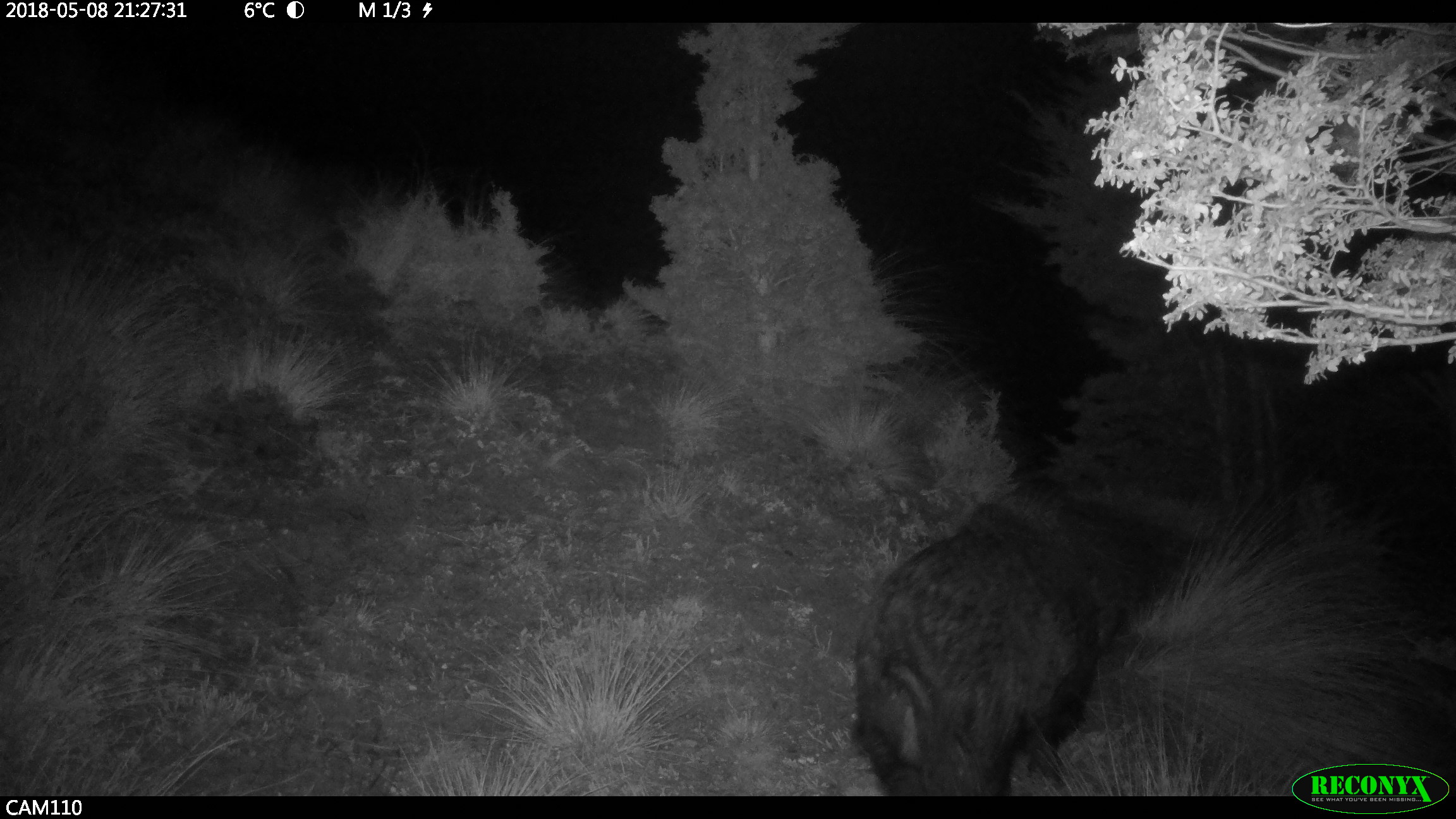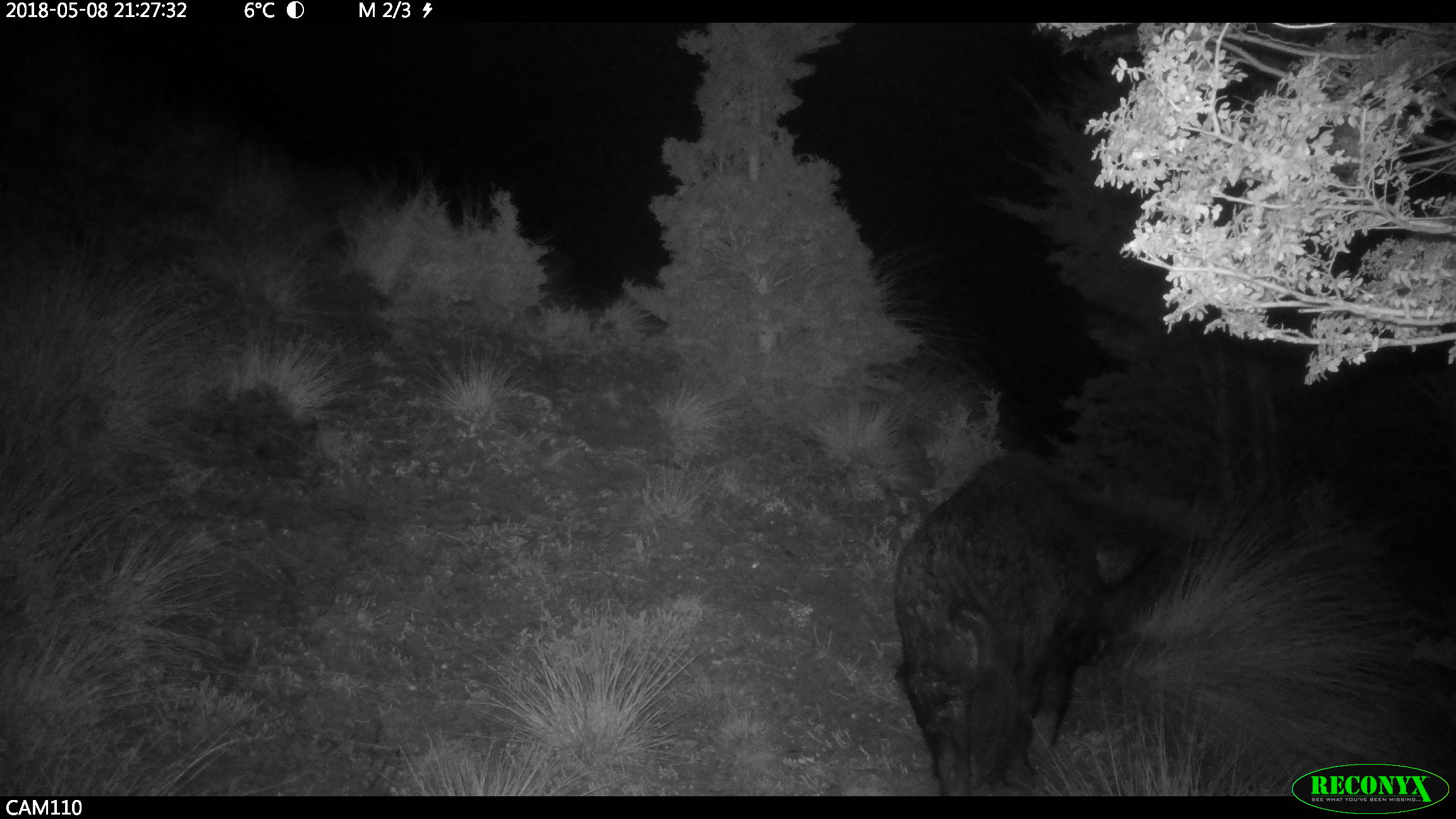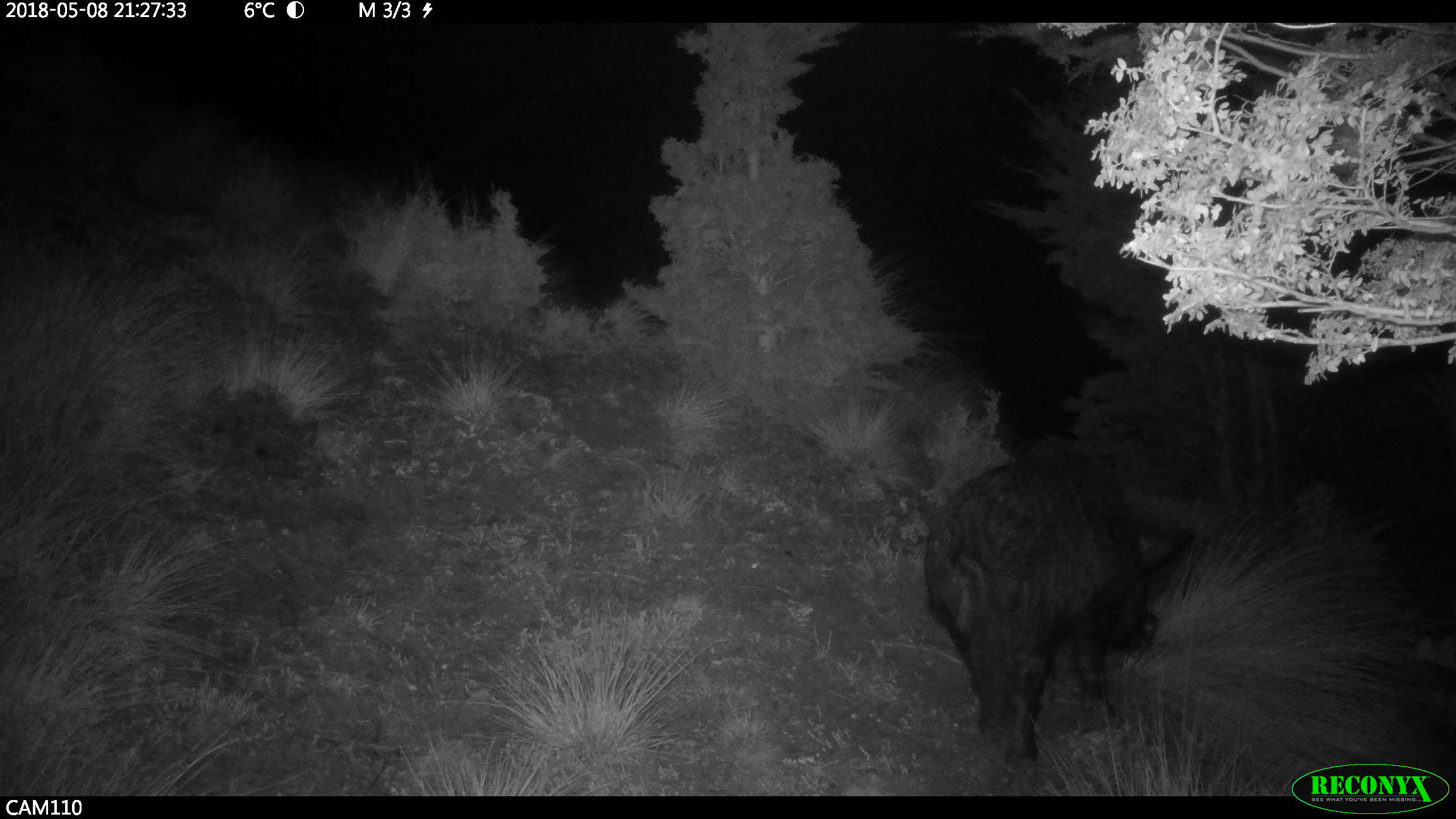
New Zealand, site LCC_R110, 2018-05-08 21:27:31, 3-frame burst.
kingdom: Animalia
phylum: Chordata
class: Mammalia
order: Artiodactyla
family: Suidae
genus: Sus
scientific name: Sus scrofa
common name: pig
++++++++
Work instruction:
Would you return the material above exactly, apart from its pictures?

Solution for this task:
New Zealand, site LCC_R110, 2018-05-08 21:27:31, 3-frame burst.
kingdom: Animalia
phylum: Chordata
class: Mammalia
order: Artiodactyla
family: Suidae
genus: Sus
scientific name: Sus scrofa
common name: pig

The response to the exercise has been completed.